Friday, April 16, 2021

Mrs. Voorhees Goes To Palm Springs


Betsy Palmer, best known as the mother of Jason from the “Friday the 13th” franchise, posed here at the Palm Springs Biltmore Hotel in 1955:

FUN IN THE SUN — Betsy Palmer, Columbia actress and New York TV star, enjoys the desert sun while in California for Columbia’s Cinemascope Technicolor story of West Point, “The Long Gray Line,” in which she makes her film debut. Tyrone Power and Maureen O’Hara co-star and John Ford directed. Location scenes were photographed at West Point.


One year earlier, it was actress Virginia Mayo doing the same, revealing a bit more skin:

Virginia Mayo poses for the still cameraman beside the pool at the Biltmore Hotel in Palm Springs, where the company stayed while on location for desert scenes for THE SILVER CHALICE, a Victor Saville production for Warner Bros. Virginia co-stars with Jack Palace and Paul Newman in the film.

On the site Palm Springs Lost Buildings site, comes this info about the hotel which has since been demolished:


Once again the City of Palm Springs has had little regard for the City’s architectural history and stood by and let an important landmark be destroyed. The Biltmore Hotel designed by architect Fred Monhoff in 1948 and the last remaining grand hotel in Palm Springs went under the bulldozer [in 2003]. In a flagrant violation of California State Law, the City allowed Nexus Properties, who…purchased the Biltmore in bankruptcy court, to start demolition without so much as a permit to do so. The City claims that an abatement order issued in 2001 that required the then current owner to take action to resolve issues of neglect and vandalism was enough to allow the demolition even though the abatement specifically stated that a permit must be filed before any construction or demolition occurred. The California State law that the City violated, specifically the California Environmental Quality Act (CEQA), requires that historic structures must have an Environmental Impact Report (EIR) prepared prior to issuing a permit for renovation or demolition — this was not done. The EIR specifically requires that alternatives to demolition be considered, including rehabilitation and/or adaptive reuse. The Biltmore Hotel was a well-known historic site, having been featured in several books on mid –century architecture including “Palm Springs Weekend;” a book that chronicles the unique mid-century modern architecture that has made Palm Springs famous. The Biltmore was also listed in the Riverside County Historic Resources Survey prepared in the 1980s and more recently in a 2001 Palm Springs Historic Structures Inventory. So claims by certain City officials that “they did not know” that the Biltmore was of significant stature architecturally are totally absurd.
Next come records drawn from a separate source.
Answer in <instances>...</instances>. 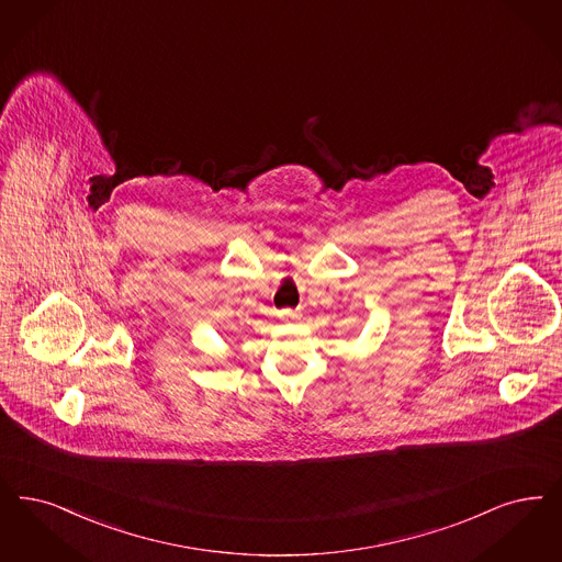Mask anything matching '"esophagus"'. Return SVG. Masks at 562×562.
<instances>
[{"mask_svg":"<svg viewBox=\"0 0 562 562\" xmlns=\"http://www.w3.org/2000/svg\"><path fill=\"white\" fill-rule=\"evenodd\" d=\"M280 317H282V319H296V317H301V312H292V310H284V312H280Z\"/></svg>","mask_w":562,"mask_h":562,"instance_id":"1","label":"esophagus"}]
</instances>
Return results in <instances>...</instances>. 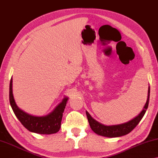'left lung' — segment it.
Returning a JSON list of instances; mask_svg holds the SVG:
<instances>
[{
	"label": "left lung",
	"mask_w": 158,
	"mask_h": 158,
	"mask_svg": "<svg viewBox=\"0 0 158 158\" xmlns=\"http://www.w3.org/2000/svg\"><path fill=\"white\" fill-rule=\"evenodd\" d=\"M150 99V86L148 87V98L146 103L143 110L140 111L139 114L135 116V118H132L131 120L127 121L126 123H121L117 125H111V126H106L102 124L101 123L97 121L95 119L92 117L90 114L86 111V115L88 120L89 127L92 128L93 131L97 133L98 135H102L104 137L108 138H116L120 137L122 135H125L129 133L140 122V121L143 117L145 111L148 109Z\"/></svg>",
	"instance_id": "1"
}]
</instances>
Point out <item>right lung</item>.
Returning a JSON list of instances; mask_svg holds the SVG:
<instances>
[{
	"label": "right lung",
	"instance_id": "1",
	"mask_svg": "<svg viewBox=\"0 0 158 158\" xmlns=\"http://www.w3.org/2000/svg\"><path fill=\"white\" fill-rule=\"evenodd\" d=\"M9 99L10 106L16 117L30 131L40 134H52L60 130L63 113L69 98L65 97L61 102L58 104L54 110L47 115L42 116L30 115L17 106L13 94V78H11L10 82Z\"/></svg>",
	"mask_w": 158,
	"mask_h": 158
}]
</instances>
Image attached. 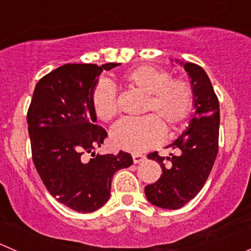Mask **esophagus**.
<instances>
[{
	"label": "esophagus",
	"instance_id": "esophagus-1",
	"mask_svg": "<svg viewBox=\"0 0 251 251\" xmlns=\"http://www.w3.org/2000/svg\"><path fill=\"white\" fill-rule=\"evenodd\" d=\"M132 159H133V163L138 164V163H141V161H143L144 159H146V156L142 155V154H133Z\"/></svg>",
	"mask_w": 251,
	"mask_h": 251
}]
</instances>
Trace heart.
<instances>
[{"instance_id":"obj_1","label":"heart","mask_w":251,"mask_h":251,"mask_svg":"<svg viewBox=\"0 0 251 251\" xmlns=\"http://www.w3.org/2000/svg\"><path fill=\"white\" fill-rule=\"evenodd\" d=\"M127 87L146 95L138 119H121L110 130L115 148L141 153L158 144L163 138V126L178 125L191 113L193 90L183 78H170L168 72L151 65H141L121 76ZM92 107L98 119L109 121L118 113L115 90L110 83H97L92 92Z\"/></svg>"}]
</instances>
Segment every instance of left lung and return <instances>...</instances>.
Returning a JSON list of instances; mask_svg holds the SVG:
<instances>
[{"mask_svg": "<svg viewBox=\"0 0 251 251\" xmlns=\"http://www.w3.org/2000/svg\"><path fill=\"white\" fill-rule=\"evenodd\" d=\"M191 78L193 107L196 111L188 127L168 148L178 149V155L168 156L170 165L158 151L148 155L161 166L160 178L144 188L149 203L163 209L176 210L184 206L201 192L214 166L219 151L220 104L211 81L205 70L194 63L176 60Z\"/></svg>", "mask_w": 251, "mask_h": 251, "instance_id": "8db88e82", "label": "left lung"}]
</instances>
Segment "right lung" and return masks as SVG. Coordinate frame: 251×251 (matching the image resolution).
Listing matches in <instances>:
<instances>
[{
    "instance_id": "1",
    "label": "right lung",
    "mask_w": 251,
    "mask_h": 251,
    "mask_svg": "<svg viewBox=\"0 0 251 251\" xmlns=\"http://www.w3.org/2000/svg\"><path fill=\"white\" fill-rule=\"evenodd\" d=\"M118 65H62L37 82L27 110L32 161L42 182L59 203L82 214L107 203L114 174L133 163L126 151L100 155L93 151L107 137L96 125L93 88L102 72ZM83 152L93 158L85 162Z\"/></svg>"
}]
</instances>
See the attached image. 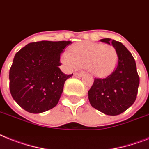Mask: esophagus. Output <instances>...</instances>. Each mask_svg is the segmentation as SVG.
Here are the masks:
<instances>
[{
    "label": "esophagus",
    "mask_w": 149,
    "mask_h": 149,
    "mask_svg": "<svg viewBox=\"0 0 149 149\" xmlns=\"http://www.w3.org/2000/svg\"><path fill=\"white\" fill-rule=\"evenodd\" d=\"M83 75V73H82V72H80V73H74V77H77V78H80V77H82Z\"/></svg>",
    "instance_id": "1"
}]
</instances>
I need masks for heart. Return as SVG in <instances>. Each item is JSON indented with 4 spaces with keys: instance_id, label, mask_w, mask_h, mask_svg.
<instances>
[{
    "instance_id": "b5f03b06",
    "label": "heart",
    "mask_w": 149,
    "mask_h": 149,
    "mask_svg": "<svg viewBox=\"0 0 149 149\" xmlns=\"http://www.w3.org/2000/svg\"><path fill=\"white\" fill-rule=\"evenodd\" d=\"M60 60L69 71L76 70L85 65L90 74L105 78L115 70L118 63V54L111 45L84 41L75 44L70 52H63Z\"/></svg>"
}]
</instances>
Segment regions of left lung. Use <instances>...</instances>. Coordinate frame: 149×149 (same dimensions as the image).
<instances>
[{
	"instance_id": "obj_1",
	"label": "left lung",
	"mask_w": 149,
	"mask_h": 149,
	"mask_svg": "<svg viewBox=\"0 0 149 149\" xmlns=\"http://www.w3.org/2000/svg\"><path fill=\"white\" fill-rule=\"evenodd\" d=\"M114 47L118 63L112 74L105 79L95 78L88 92L91 106L108 116L124 112L135 102L139 86V77L132 54L123 43L109 38L100 40Z\"/></svg>"
}]
</instances>
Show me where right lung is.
Here are the masks:
<instances>
[{
  "label": "right lung",
  "mask_w": 149,
  "mask_h": 149,
  "mask_svg": "<svg viewBox=\"0 0 149 149\" xmlns=\"http://www.w3.org/2000/svg\"><path fill=\"white\" fill-rule=\"evenodd\" d=\"M71 41H39L15 54L10 69V91L16 102L31 113L55 107L63 91L66 75L59 66L60 54Z\"/></svg>",
  "instance_id": "obj_1"
}]
</instances>
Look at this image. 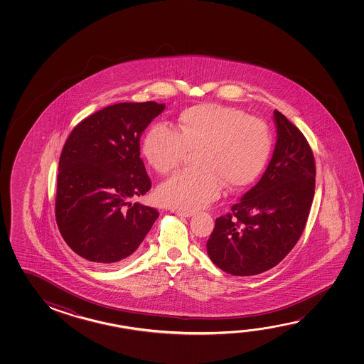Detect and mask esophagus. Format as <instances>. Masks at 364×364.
Listing matches in <instances>:
<instances>
[{"label":"esophagus","instance_id":"obj_1","mask_svg":"<svg viewBox=\"0 0 364 364\" xmlns=\"http://www.w3.org/2000/svg\"><path fill=\"white\" fill-rule=\"evenodd\" d=\"M175 215H179V217H191V215H194V212H191V210H175Z\"/></svg>","mask_w":364,"mask_h":364}]
</instances>
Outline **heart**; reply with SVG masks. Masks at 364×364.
Listing matches in <instances>:
<instances>
[{"label":"heart","mask_w":364,"mask_h":364,"mask_svg":"<svg viewBox=\"0 0 364 364\" xmlns=\"http://www.w3.org/2000/svg\"><path fill=\"white\" fill-rule=\"evenodd\" d=\"M272 144L262 119L236 107L200 104L180 114L179 132L162 123L151 127L144 155L157 173H167L186 151H197L198 168L173 173L157 191L162 204L191 212L218 199L223 184L230 189L251 184L267 165Z\"/></svg>","instance_id":"1"}]
</instances>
I don’t know; I wouldn’t have messed with a property that had once been visited by Mrs. Voorhees.

See more Palm Springs photos at my main website.

6 comments:

Stu29573 said...

Alas, history has little defense against greed, and those that wish to preserve it are often not financially able to "play the game" In fact, they are never even invited to the stadium. I'm sure a lot of government palms were greased in this case.

Fifthrider said...

Agreed with Stu. It's a shame too because I could see a compromise that could have been struck. The individual rooms themselves could go ( I've been in too many vandalized/old hotels to know when a place is a goner and never coming back ) but the lobby could have been repurposed rather well. Heresy perhaps, but a compromise.

Anonymous said...

Oh I couldn't let them open the Biltmore again ... could I ?

Not after what happened...

Oh my sweet, innocent Jason... my only child... Jason...

You let him drown! You never paid any attention!
Look what you did to him! LOOK WHAT YOU DID TO HIM!!!

Anonymous said...

Based on my experience with PS development, this is not surprising at all.

JG

Anonymous said...

https://nbcpalmsprings.com/2020/12/04/judge-dismisses-felony-charges-against-developer-accused-of-paying-bribes-to-ex-palm-springs-mayor/

Daveland said...

I'm always dubious when I read that a historic building is too far gone for any kind of restoration. Insert the word "lazy" or the phrase "this old building is in the way of our brand new piece of crap!"